Petrol, kömür gibi fosil yakıtları yakan insanlar büyük miktarda sera gazı üretecektir. Bu sera gazları, güneş radyasyonundan gelen görünür ışığa karşı oldukça şeffaftır, ancak dünya tarafından yayılan uzun dalga radyasyonuna karşı oldukça emicidir ve yer radyasyonunu güçlü bir şekilde emebilir. Yeryüzündeki kızılötesi ışınlar, dünyanın sıcaklığının yükselmesine neden olur, yani sera etkisi. Küresel ısınma, küresel yağışları yeniden dağıtacak, buzulları ve permafrostu eritecek ve sadece doğal ekosistemlerin dengesini tehlikeye atmakla kalmayıp aynı zamanda insanın hayatta kalmasını da tehdit eden deniz seviyelerini yükseltecektir. Karadaki sera gazı emisyonu kıtanın sıcaklığının yükselmesine neden olmuş, kıta ile okyanus arasındaki sıcaklık farkı küçülmüş, bu da hava akışını yavaşlatmış ve duman kısa sürede havaya uçurulamamıştır. Bugün, gezegenimiz son 2000 yılda olduğundan daha sıcak ve durum kötüleşmeye devam ederse, bu yüzyılın sonuna kadar, Dünya'nın sıcaklığı 2 milyon yılın en yüksek seviyesine tırmanacak.

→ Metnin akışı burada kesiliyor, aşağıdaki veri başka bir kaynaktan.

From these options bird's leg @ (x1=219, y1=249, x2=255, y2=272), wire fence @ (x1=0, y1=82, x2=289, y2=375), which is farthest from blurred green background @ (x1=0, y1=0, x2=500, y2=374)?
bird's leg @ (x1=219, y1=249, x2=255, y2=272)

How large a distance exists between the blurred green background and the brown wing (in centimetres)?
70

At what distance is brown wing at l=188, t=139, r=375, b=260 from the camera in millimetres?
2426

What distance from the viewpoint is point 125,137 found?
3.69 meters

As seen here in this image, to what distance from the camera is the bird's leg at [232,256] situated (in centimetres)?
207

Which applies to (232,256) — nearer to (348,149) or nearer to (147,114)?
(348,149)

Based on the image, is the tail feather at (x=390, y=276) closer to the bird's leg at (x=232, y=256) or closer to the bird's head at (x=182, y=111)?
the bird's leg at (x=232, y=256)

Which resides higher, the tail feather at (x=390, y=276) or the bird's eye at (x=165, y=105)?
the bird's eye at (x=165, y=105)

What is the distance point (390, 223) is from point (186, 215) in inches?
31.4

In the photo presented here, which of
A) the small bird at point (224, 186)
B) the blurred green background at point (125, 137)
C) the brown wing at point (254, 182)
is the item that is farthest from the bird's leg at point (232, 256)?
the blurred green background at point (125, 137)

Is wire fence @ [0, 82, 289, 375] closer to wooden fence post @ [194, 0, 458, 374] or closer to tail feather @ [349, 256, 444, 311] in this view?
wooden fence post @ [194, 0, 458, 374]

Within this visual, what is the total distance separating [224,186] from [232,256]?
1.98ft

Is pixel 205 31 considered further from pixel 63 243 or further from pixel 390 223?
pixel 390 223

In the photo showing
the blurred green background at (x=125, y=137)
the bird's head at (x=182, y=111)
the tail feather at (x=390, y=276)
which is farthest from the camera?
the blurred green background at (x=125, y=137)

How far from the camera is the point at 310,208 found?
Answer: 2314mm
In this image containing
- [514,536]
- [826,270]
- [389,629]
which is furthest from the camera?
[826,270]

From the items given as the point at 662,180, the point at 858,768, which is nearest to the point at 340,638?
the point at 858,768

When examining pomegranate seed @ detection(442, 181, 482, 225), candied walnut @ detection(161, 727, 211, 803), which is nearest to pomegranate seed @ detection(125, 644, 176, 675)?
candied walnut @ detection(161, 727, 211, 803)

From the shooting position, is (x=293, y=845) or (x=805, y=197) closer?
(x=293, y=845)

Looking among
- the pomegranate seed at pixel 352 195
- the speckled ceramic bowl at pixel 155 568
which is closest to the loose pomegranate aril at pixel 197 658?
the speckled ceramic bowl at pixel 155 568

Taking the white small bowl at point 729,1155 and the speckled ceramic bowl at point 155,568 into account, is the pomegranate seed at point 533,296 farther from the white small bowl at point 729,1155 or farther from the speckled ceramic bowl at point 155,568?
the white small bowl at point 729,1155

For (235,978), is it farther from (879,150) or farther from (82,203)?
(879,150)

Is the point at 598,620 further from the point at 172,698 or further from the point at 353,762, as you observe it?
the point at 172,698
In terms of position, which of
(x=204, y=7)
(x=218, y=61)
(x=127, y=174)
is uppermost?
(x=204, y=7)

Güneş enerjisi Dünya'nın sıcaklık dengesini bozmayacak
Güneş enerjisi üretimi, batarya bileşenlerini veya termal enerji makinelerini kullanarak güneş enerjisini doğrudan elektrik enerjisine dönüştüren bir cihazdır. Fosil yakıtları tüketmez. Dünyanın sıcaklık denge sisteminde, daha fazla enerji üretmez; Güneş enerjisi santralleri çatıya ve toprağa inşa edilmiştir ve sera yoktur. Gaz emisyonları dünyanın dış radyasyonunu etkilemeyecektir; Güneş enerjisi santralleri genellikle ekilemeyen topraklar üzerine inşa edilir, bu nedenle ışık enerjisinin dünyadaki diğer yeşil bitkiler (algler dahil) tarafından emilimini etkilemez.